(Short descriptive text snippets)
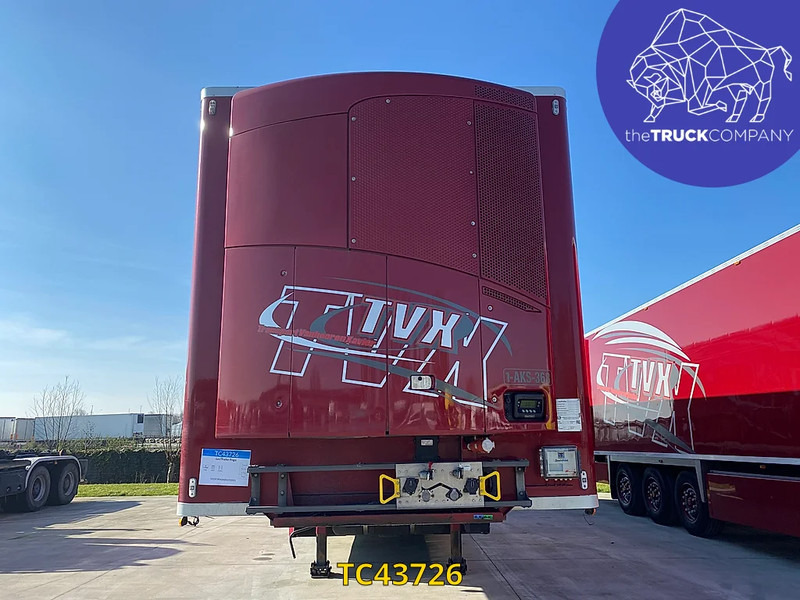 Lecitrailer - Gjysmë rimorkio frigorifer: foto 3 Lecitrailer - Gjysmë rimorkio frigorifer: foto 3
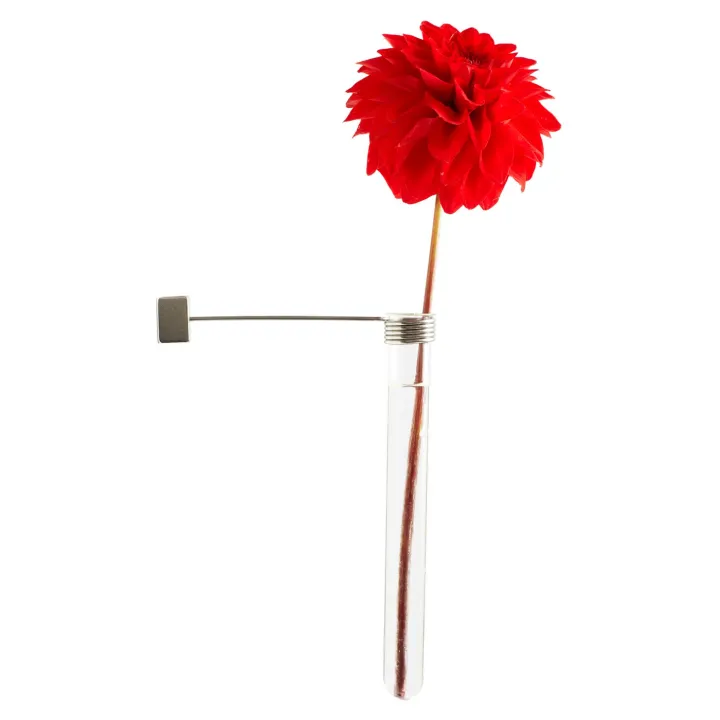 Magnetische Vase Monoflower von Fidea Design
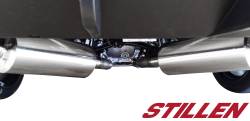 Stillen - Stillen 504440 SS Cat Back Exhaust System for 14-15 Infiniti Q50 3.7L - Image 9
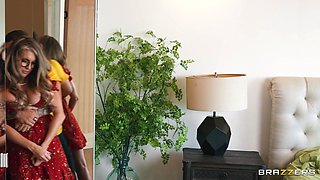 Lustful porn MILF Gigi Dior soul-stirring scene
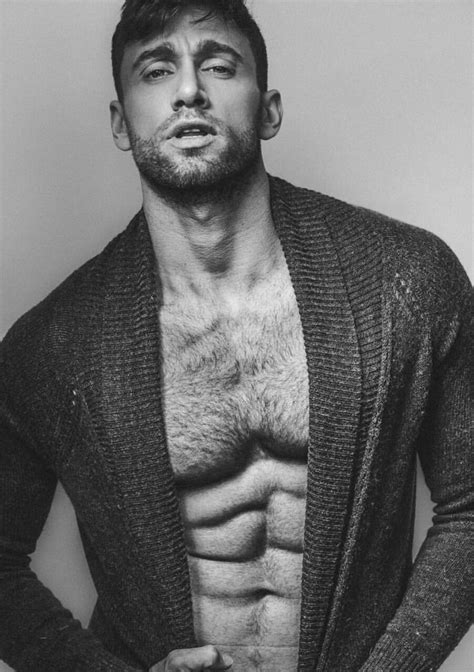 Davide Zongoli By Chad Wagner With Images Men Sweater Male Pinup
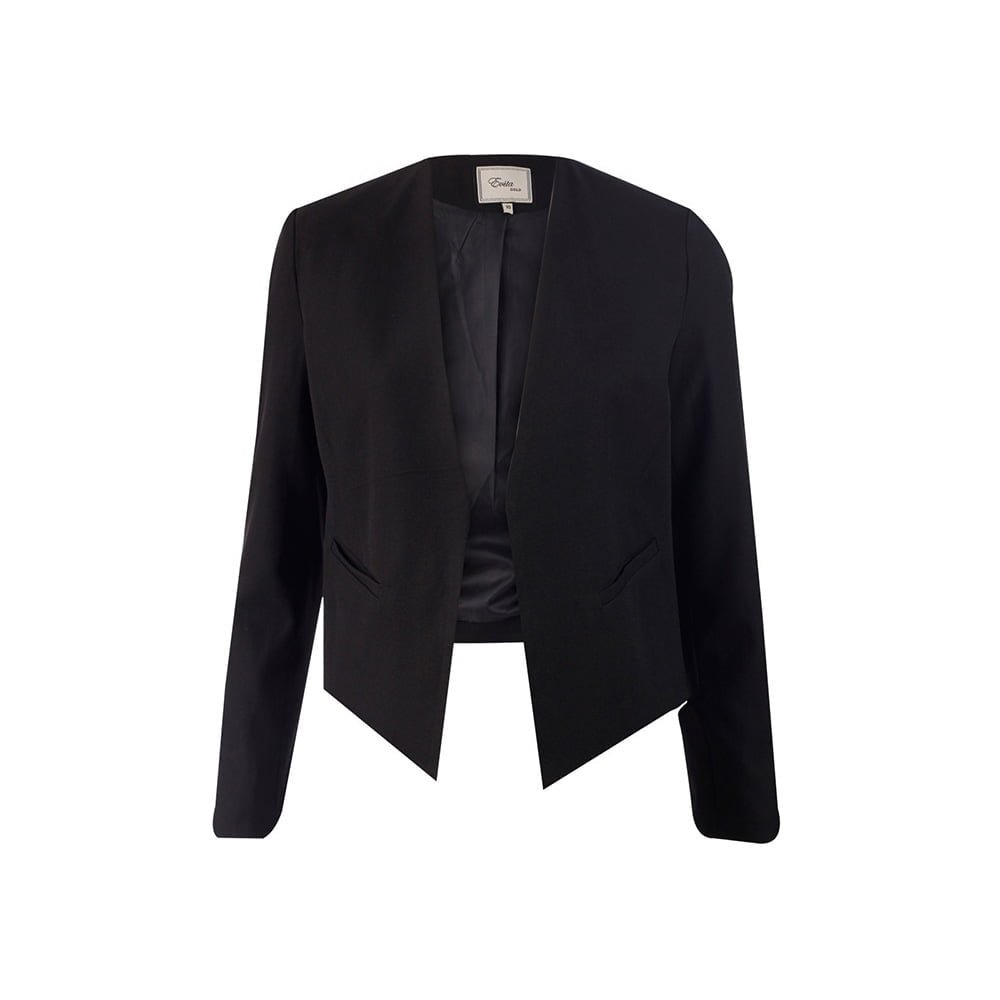 Black Blazer – Eco School Q'anill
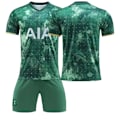 Miniatyrbild 4 av 5: 2425 Tottenham Hotspur Andra Bortaliga Fotbollströja Suit Romero+socka S(165-170cm)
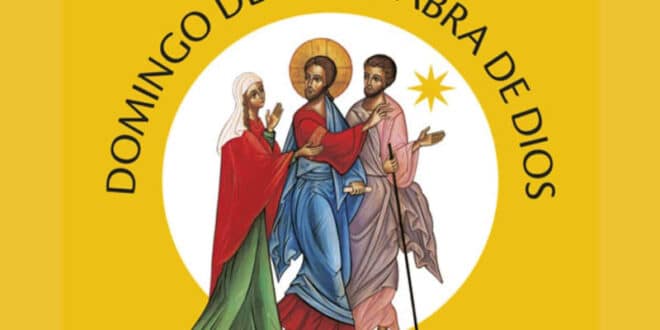 Domingo de la Palabra de Dios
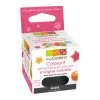 Colorant alimentaire naturel noir, ScrapCooking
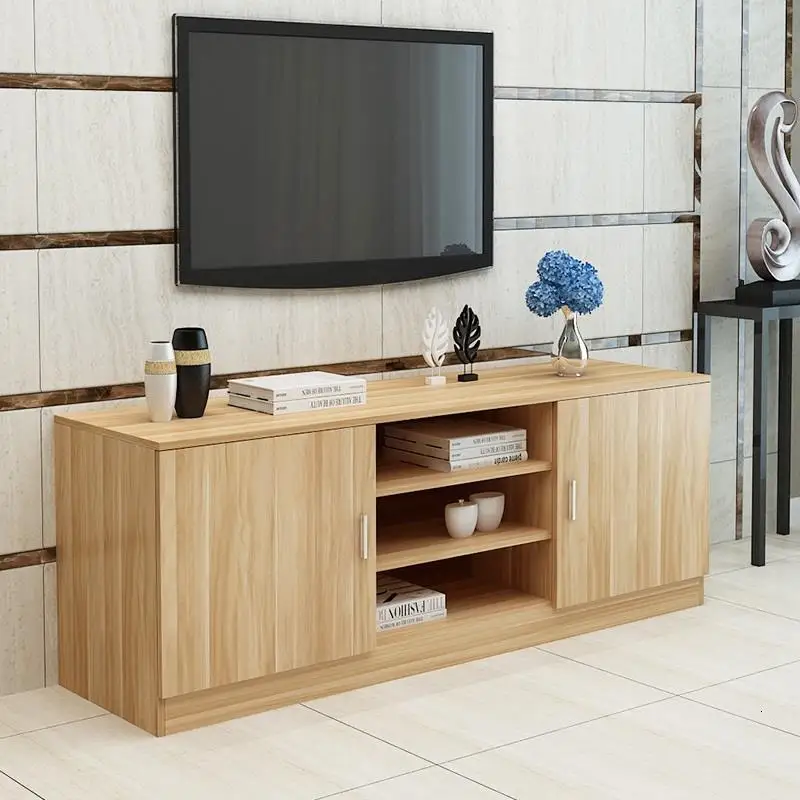 Китай Lcd плоский экран Поддержка Ecran Ordinateur Bureau Ретро деревянный монитор Стенд Мебель для гостиной Mueble стол ТВ шкаф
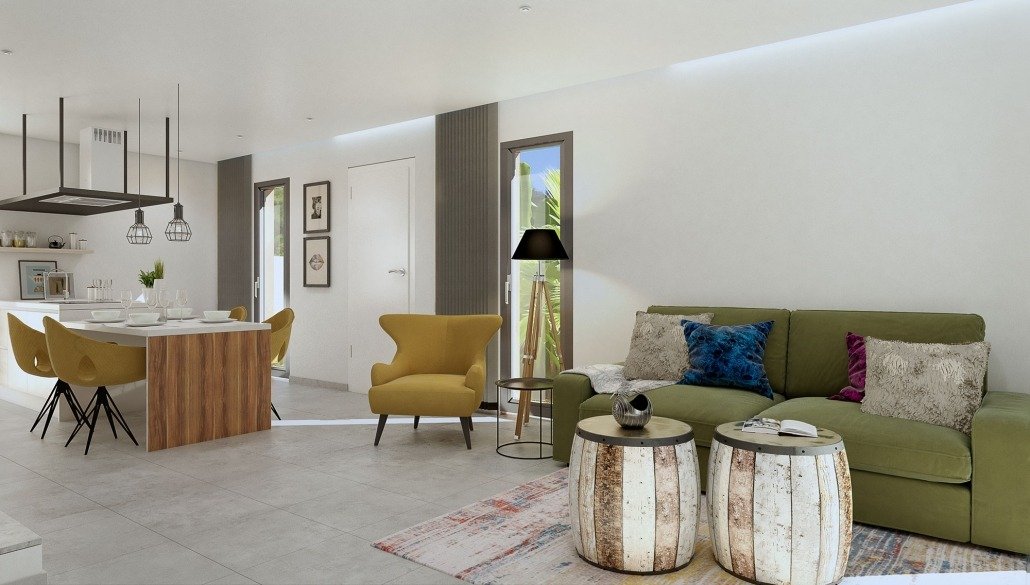 3 Bed, 2 Bath, HouseFor Sale, Daya Nueva, Alicante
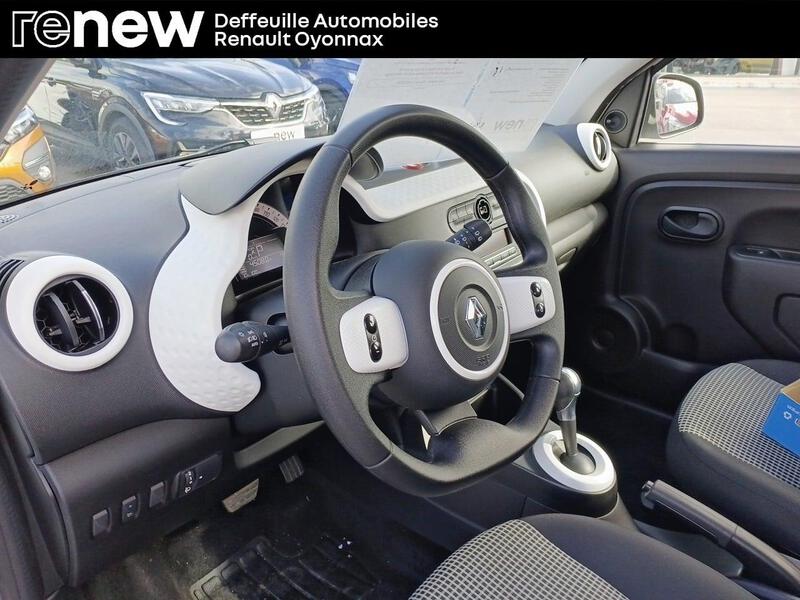 Renault Twingo E-Tech Electrique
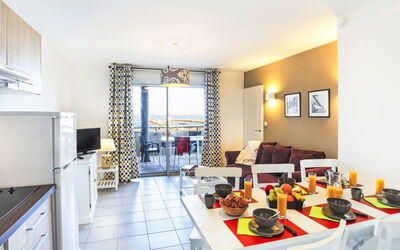 Accommodatie:&nbsp;L'Estacade 609.2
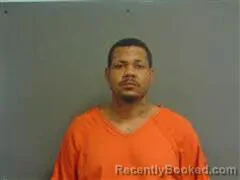 Mugshot of PAUL BROWN booked in Milam County, Texas on March 8, 2026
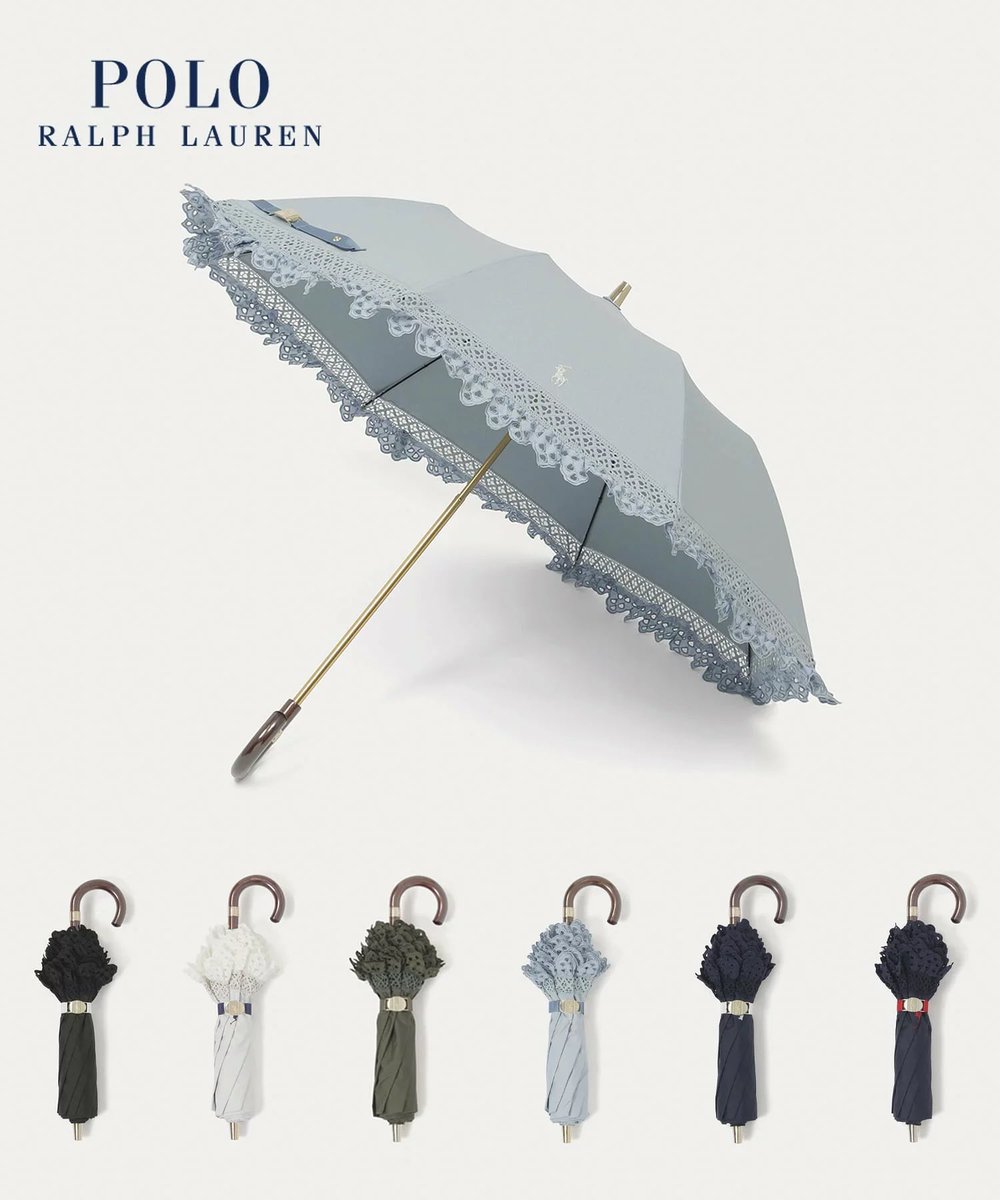 kakko_iyashi's tweet photo. POLO RALPH LAURENの傘、めちゃくちゃ可愛いな… https://t.co/Z5MzIoBu1X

**What to do**
Copy every one of these rows word for word, leaving the pictures out.

**Exercise output**
 Lecitrailer - Gjysmë rimorkio frigorifer: foto 3 Lecitrailer - Gjysmë rimorkio frigorifer: foto 3
 Magnetische Vase Monoflower von Fidea Design
 Stillen - Stillen 504440 SS Cat Back Exhaust System for 14-15 Infiniti Q50 3.7L - Image 9
 Lustful porn MILF Gigi Dior soul-stirring scene
 Davide Zongoli By Chad Wagner With Images Men Sweater Male Pinup
 Black Blazer – Eco School Q'anill
 Miniatyrbild 4 av 5: 2425 Tottenham Hotspur Andra Bortaliga Fotbollströja Suit Romero+socka S(165-170cm)
 Domingo de la Palabra de Dios
 Colorant alimentaire naturel noir, ScrapCooking
 Китай Lcd плоский экран Поддержка Ecran Ordinateur Bureau Ретро деревянный монитор Стенд Мебель для гостиной Mueble стол ТВ шкаф
 3 Bed, 2 Bath, HouseFor Sale, Daya Nueva, Alicante
 Renault Twingo E-Tech Electrique
 Accommodatie:&nbsp;L'Estacade 609.2
 Mugshot of PAUL BROWN booked in Milam County, Texas on March 8, 2026
 kakko_iyashi's tweet photo. POLO RALPH LAURENの傘、めちゃくちゃ可愛いな… https://t.co/Z5MzIoBu1X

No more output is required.